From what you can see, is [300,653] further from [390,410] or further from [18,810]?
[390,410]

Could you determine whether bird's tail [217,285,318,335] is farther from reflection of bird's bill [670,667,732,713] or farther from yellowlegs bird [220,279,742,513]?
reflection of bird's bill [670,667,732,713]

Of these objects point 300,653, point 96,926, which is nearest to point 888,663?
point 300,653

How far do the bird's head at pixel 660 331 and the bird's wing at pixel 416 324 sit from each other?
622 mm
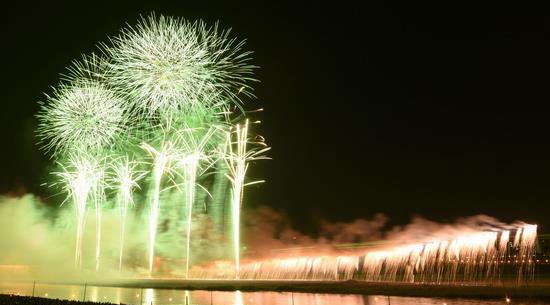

++++++++++++++++++++

» PROBLEM TO WORK ON
Arrange all of the items above as a numbered list, omitting blank lines and leaving out the picture.

» FULL SOLUTION
1. From what you can see, is [300,653] further from [390,410] or further from [18,810]?
2. [390,410]
3. Could you determine whether bird's tail [217,285,318,335] is farther from reflection of bird's bill [670,667,732,713] or farther from yellowlegs bird [220,279,742,513]?
4. reflection of bird's bill [670,667,732,713]
5. Of these objects point 300,653, point 96,926, which is nearest to point 888,663?
6. point 300,653
7. How far do the bird's head at pixel 660 331 and the bird's wing at pixel 416 324 sit from each other?
8. 622 mm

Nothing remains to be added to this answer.